Density estimation and sample analysis

The inference.pdf module provides tools for analysing sample data, including density estimation and highest-density interval calculation. Example code for GaussianKDE and UnimodalPdf can be found in the density estimation jupyter notebook demo.

GaussianKDE

class inference.pdf.GaussianKDE(sample, bandwidth=None, cross_validation=False, max_cv_samples=5000)

Construct a GaussianKDE object, which can be called as a function to return the estimated PDF of the given sample.

GaussianKDE uses Gaussian kernel-density estimation to estimate the PDF associated with a given sample.

Parameters
  • sample – 1D array of samples from which to estimate the probability distribution

  • bandwidth (float) – Width of the Gaussian kernels used for the estimate. If not specified, an appropriate width is estimated based on sample data.

  • cross_validation (bool) – Indicate whether or not cross-validation should be used to estimate the bandwidth in place of the simple ‘rule of thumb’ estimate which is normally used.

  • max_cv_samples (int) – The maximum number of samples to be used when estimating the bandwidth via cross-validation. The computational cost scales roughly quadratically with the number of samples used, and can become prohibitive for samples of size in the tens of thousands and up. Instead, if the sample size is greater than max_cv_samples, the cross-validation is performed on a sub-sample of this size.

__call__(x_vals)

Evaluate the PDF estimate at a set of given axis positions.

Parameters

x_vals – axis location(s) at which to evaluate the estimate.

Returns

values of the PDF estimate at the specified locations.

interval(frac=0.95)

Calculate the highest-density interval(s) which contain a given fraction of total probability.

Parameters

frac (float) – Fraction of total probability contained by the desired interval(s).

Returns

A list of tuples which specify the intervals.

mode

The mode of the pdf, calculated automatically when an instance of GaussianKDE is created.

plot_summary(filename=None, show=True, label=None)

Plot the estimated PDF along with summary statistics.

Parameters
  • filename (str) – Filename to which the plot will be saved. If unspecified, the plot will not be saved.

  • show (bool) – Boolean value indicating whether the plot should be displayed in a window. (Default is True)

  • label (str) – The label to be used for the x-axis on the plot as a string.

UnimodalPdf

class inference.pdf.UnimodalPdf(sample)

Construct a UnimodalPdf object, which can be called as a function to return the estimated PDF of the given sample.

The UnimodalPdf class is designed to robustly estimate univariate, unimodal probability distributions given a sample drawn from that distribution. This is a parametric method based on an heavily modified student-t distribution, which is extremely flexible.

Parameters

sample – 1D array of samples from which to estimate the probability distribution

__call__(x)

Evaluate the PDF estimate at a set of given axis positions.

Parameters

x – axis location(s) at which to evaluate the estimate.

Returns

values of the PDF estimate at the specified locations.

plot_summary(filename=None, show=True, label=None)

Plot the estimated PDF along with summary statistics.

Parameters
  • filename (str) – Filename to which the plot will be saved.
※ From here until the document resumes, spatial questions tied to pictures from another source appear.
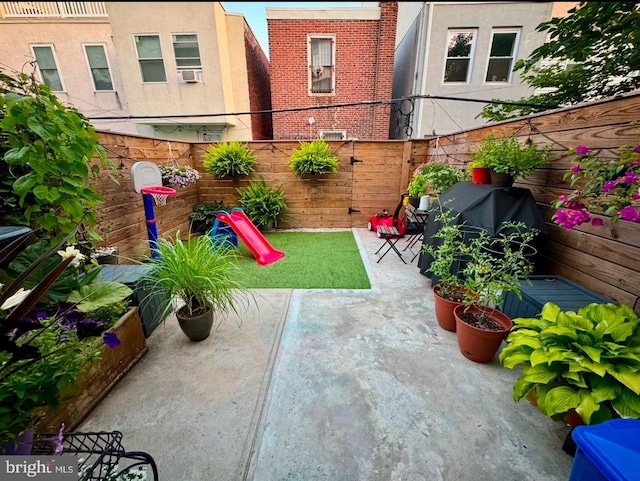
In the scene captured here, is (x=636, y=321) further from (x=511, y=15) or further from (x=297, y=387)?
(x=511, y=15)

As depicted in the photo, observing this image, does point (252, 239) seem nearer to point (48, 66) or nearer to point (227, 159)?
point (227, 159)

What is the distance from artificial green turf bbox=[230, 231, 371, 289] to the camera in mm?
3330

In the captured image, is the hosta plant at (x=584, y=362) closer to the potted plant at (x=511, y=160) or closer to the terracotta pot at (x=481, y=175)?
the potted plant at (x=511, y=160)

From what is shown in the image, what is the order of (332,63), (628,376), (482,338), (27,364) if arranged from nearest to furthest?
(27,364) → (628,376) → (482,338) → (332,63)

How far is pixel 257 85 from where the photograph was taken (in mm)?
8234

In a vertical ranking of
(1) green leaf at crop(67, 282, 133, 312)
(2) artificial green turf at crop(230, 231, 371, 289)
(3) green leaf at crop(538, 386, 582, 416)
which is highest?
(1) green leaf at crop(67, 282, 133, 312)

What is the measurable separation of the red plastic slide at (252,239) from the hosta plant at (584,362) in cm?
304

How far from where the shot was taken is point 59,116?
5.56 feet

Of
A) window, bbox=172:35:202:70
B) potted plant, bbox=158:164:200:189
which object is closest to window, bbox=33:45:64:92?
window, bbox=172:35:202:70

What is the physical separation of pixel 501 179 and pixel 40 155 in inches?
132

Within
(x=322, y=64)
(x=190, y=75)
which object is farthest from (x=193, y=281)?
(x=322, y=64)

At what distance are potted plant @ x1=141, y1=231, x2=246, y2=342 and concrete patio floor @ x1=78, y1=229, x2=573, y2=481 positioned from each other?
23cm

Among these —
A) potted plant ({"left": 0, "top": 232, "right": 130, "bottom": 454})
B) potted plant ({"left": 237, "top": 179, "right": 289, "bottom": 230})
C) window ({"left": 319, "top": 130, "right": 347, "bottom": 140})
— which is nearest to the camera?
potted plant ({"left": 0, "top": 232, "right": 130, "bottom": 454})

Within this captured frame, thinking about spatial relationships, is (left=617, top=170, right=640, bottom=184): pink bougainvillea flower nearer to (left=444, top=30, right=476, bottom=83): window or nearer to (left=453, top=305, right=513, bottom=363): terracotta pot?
(left=453, top=305, right=513, bottom=363): terracotta pot
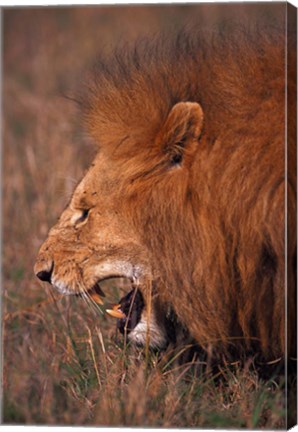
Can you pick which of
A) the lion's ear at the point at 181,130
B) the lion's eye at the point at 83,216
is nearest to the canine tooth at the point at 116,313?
the lion's eye at the point at 83,216

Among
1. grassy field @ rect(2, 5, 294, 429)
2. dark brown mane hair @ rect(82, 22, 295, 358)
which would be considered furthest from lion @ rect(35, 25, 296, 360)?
grassy field @ rect(2, 5, 294, 429)

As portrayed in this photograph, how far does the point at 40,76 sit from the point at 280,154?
12.2ft

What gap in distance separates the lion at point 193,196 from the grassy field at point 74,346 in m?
0.15

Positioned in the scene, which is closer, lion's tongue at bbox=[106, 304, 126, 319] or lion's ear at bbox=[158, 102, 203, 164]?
lion's ear at bbox=[158, 102, 203, 164]

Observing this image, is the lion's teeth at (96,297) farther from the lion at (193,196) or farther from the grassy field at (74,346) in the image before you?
the grassy field at (74,346)

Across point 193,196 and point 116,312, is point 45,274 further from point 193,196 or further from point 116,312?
point 193,196

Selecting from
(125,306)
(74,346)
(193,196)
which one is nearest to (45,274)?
(125,306)

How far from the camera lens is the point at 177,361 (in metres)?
3.87

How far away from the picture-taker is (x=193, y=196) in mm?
3580

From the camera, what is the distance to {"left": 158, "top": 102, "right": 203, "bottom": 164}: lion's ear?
139 inches

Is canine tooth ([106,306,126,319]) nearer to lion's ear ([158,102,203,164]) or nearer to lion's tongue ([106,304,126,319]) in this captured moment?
lion's tongue ([106,304,126,319])

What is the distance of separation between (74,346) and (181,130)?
0.98 metres

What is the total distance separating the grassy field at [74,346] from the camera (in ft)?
12.3

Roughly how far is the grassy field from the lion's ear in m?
0.46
If unspecified, the plot will not be saved.

  • show (bool) – Boolean value indicating whether the plot should be displayed in a window. (Default is True)

  • label (str) – The label to be used for the x-axis on the plot as a string.

sample_hdi

inference.pdf.sample_hdi(sample: ndarray, fraction: float, allow_double=False)

Estimate the highest-density interval(s) for a given sample.

This function computes the shortest possible interval which contains a chosen fraction of the elements in the given sample.

Parameters
  • sample – A sample for which the interval will be determined.

  • fraction (float) – The fraction of the total probability to be contained by the interval.

  • allow_double (bool) – When set to True, a double-interval is returned instead if one exists whose total length is meaningfully shorter than the optimal single interval.

Returns

Tuple(s) specifying the lower and upper bounds of the highest-density interval(s).